Bize gelen ve orta sehpa hariç her yerde çerçevelerin ve süs eşyalarımızın durduğunu gören arkadaşlarım inanamıyor. “Nasıl Ada’ya dokunmamayı öğretiyorsun” diyorlar. Bense “Sadece hayır” diyerek diyorum. Peki bunu anlayıncaya kadar neler yaptım derseniz. Şöyle ki; Ada’nın laf anlamaya ve gözümün içine bakmaya başladığı zaman, emekleme ve karıştırmaya başladığı zamana denk geldi. Merak edip bakmak istediği şeyleri önceden ona açıp dokundurdum. Böylece merakını gidermiş oldum. Sonrasında gitmesini istemediğim, onun için tehlikeli olan yerlere giderken “Ada hayır oraya gitmiyoruz” dedim. İlk başlarda tabii anlamayıp gitti. Ama zamanla ben tekrar ettikçe gitmemeye başladı. Unutmamak lazım ki çocuklar tekrarla öğreniyorlar. Bu uyku eğitiminde de, konuşmayı öğretirken de, hayırları öğretirken de geçerli. Ben aklını karıştırmamak için hiç “Cıs”, “Kaka”, “Pis”, “Yasak” vs. demedim. Sadece “Hayır” dedim ve tek bir kelimeyi tekrar ederek hayırın ne demek olduğunu anlatmış oldum. Tabii ki evimizdeki fişleri çocuk kilidiyle kapattık veya ona zarar verebilecek şeyleri kaldırdık. Ama geri kalan şeyleri ancak hayır diyerek engellemiş olduk. Emeklemeye ve hele ki yürümeye başladığı zamanlarda tabii ki her şey onlara yeni ve değişik geliyor. O yüzden de merak edip dokunmak istiyorlar. Önceden benim yaptığım gibi dokundurup, sonra “Bunlar hayır” derseniz, benim başardığımı siz de başarabilirsiniz.

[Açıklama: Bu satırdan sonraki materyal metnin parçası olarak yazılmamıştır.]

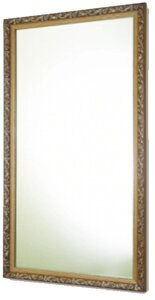 Зеркало "Континент" Верона золото, серебро 600х1200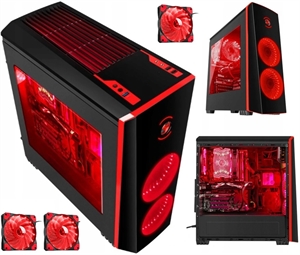 Gaming PC Computer Case ATX LED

Bir dikkat edilmesi gereken konu ise, bir kere hayır dediğiniz bir şeye bir daha asla evet dememeniz gerektiği. Örneğin siz hayır dediğiniz kumandalara, babası evet derse o zaman tabii ki eveti kabul edip kumandaları taşımaya devam ediyorlar. Bizde öyle olduJ Ne kadar erken hayırı öğretmeye başlarsanız hem çocuk sınırlarını bilir, hem de siz çocuğunuzu eğitimle ve sevgiyle yoğurmaya devam edersiniz.


2 yorum:

  1. Canım Ayşem..

    Öncelikle bu muhteşem blogun seni için tebrik ederim.. Bayılarak takip ediyor, ayılarak okuyorum :) Eski ve şimdilerin deyimi ile zamanının "fenomen" blogcularından biri olarak bu blog işinin ne kadar zahmetli olduğunu çok iyi bilirim.. O yüzden kolay gelsin bitanem :)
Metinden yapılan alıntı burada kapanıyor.